[Scene question records]
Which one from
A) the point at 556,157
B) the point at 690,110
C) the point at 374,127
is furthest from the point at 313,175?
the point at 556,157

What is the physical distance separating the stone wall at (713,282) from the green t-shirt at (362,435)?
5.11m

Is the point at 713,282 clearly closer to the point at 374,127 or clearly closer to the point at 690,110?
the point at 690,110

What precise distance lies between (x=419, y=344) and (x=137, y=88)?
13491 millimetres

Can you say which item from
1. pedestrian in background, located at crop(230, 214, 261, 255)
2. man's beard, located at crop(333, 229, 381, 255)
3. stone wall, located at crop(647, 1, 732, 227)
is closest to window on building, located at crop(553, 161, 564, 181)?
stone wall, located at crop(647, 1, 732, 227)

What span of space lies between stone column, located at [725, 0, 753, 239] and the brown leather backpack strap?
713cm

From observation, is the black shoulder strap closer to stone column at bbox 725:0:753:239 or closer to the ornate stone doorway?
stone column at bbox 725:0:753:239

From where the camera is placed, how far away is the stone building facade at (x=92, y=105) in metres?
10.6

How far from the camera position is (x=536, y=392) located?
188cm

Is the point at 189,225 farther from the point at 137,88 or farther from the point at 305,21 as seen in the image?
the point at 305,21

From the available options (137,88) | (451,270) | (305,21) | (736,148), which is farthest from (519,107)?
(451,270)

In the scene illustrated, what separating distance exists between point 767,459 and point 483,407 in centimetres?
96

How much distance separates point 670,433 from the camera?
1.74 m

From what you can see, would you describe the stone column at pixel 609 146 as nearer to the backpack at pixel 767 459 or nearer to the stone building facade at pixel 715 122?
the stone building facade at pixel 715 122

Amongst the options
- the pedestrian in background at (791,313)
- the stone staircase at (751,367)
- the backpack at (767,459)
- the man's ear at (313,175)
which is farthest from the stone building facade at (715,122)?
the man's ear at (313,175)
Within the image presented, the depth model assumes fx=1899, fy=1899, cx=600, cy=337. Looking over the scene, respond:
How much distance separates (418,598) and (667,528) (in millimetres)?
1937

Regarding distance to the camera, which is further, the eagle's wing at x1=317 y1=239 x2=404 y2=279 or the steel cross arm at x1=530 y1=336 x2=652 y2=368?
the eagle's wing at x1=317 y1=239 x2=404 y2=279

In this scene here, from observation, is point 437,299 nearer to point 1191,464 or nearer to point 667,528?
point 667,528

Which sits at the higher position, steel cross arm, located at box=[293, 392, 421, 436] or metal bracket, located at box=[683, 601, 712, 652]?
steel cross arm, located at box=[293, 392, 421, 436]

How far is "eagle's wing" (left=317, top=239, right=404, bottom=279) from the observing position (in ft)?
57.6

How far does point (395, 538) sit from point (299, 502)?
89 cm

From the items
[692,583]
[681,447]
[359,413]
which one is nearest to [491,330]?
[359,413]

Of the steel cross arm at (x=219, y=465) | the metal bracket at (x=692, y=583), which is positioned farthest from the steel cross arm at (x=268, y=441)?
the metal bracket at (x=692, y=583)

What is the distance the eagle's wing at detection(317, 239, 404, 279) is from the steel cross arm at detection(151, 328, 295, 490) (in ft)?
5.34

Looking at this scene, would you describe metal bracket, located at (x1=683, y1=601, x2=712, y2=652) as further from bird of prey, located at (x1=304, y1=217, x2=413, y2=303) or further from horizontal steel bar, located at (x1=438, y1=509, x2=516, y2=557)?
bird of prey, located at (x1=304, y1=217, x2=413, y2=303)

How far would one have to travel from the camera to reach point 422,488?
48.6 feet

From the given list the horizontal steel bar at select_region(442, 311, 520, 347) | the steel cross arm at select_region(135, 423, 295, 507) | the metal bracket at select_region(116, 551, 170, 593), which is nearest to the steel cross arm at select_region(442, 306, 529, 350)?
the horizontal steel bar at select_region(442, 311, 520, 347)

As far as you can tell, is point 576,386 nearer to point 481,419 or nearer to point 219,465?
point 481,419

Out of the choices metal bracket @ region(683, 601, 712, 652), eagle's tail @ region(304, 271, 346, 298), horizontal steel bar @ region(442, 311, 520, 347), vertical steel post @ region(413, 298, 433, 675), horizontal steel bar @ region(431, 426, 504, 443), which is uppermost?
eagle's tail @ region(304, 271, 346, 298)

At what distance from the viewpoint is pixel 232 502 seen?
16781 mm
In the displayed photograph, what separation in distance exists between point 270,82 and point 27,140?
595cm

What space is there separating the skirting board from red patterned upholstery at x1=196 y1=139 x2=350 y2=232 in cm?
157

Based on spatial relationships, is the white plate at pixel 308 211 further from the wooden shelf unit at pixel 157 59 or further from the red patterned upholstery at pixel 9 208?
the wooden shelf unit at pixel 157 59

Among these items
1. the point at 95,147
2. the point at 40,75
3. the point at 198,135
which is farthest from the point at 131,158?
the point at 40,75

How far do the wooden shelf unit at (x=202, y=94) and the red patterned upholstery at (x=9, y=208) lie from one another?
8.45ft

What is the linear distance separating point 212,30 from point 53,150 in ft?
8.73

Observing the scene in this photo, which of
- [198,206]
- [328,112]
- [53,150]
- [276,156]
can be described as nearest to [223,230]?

# Written instruction
Copy out word for word the lines of the items above, from the line containing "In the displayed" through the end of the items.

# Solution
In the displayed photograph, what separation in distance exists between point 270,82 and point 27,140?
595cm

What space is there separating the skirting board from red patterned upholstery at x1=196 y1=139 x2=350 y2=232 in cm?
157

Based on spatial relationships, is the white plate at pixel 308 211 further from the wooden shelf unit at pixel 157 59 or further from the red patterned upholstery at pixel 9 208?
the wooden shelf unit at pixel 157 59

Among these items
1. the point at 95,147
2. the point at 40,75
3. the point at 198,135
which is farthest from the point at 131,158?
the point at 40,75

How far do the wooden shelf unit at (x=202, y=94) and the red patterned upholstery at (x=9, y=208) lie from one another?
8.45ft

What is the linear distance separating point 212,30 from point 53,150 in ft?
8.73

Observing the scene in this photo, which of
- [198,206]
- [328,112]
- [53,150]
- [276,156]
can be described as nearest to [223,230]?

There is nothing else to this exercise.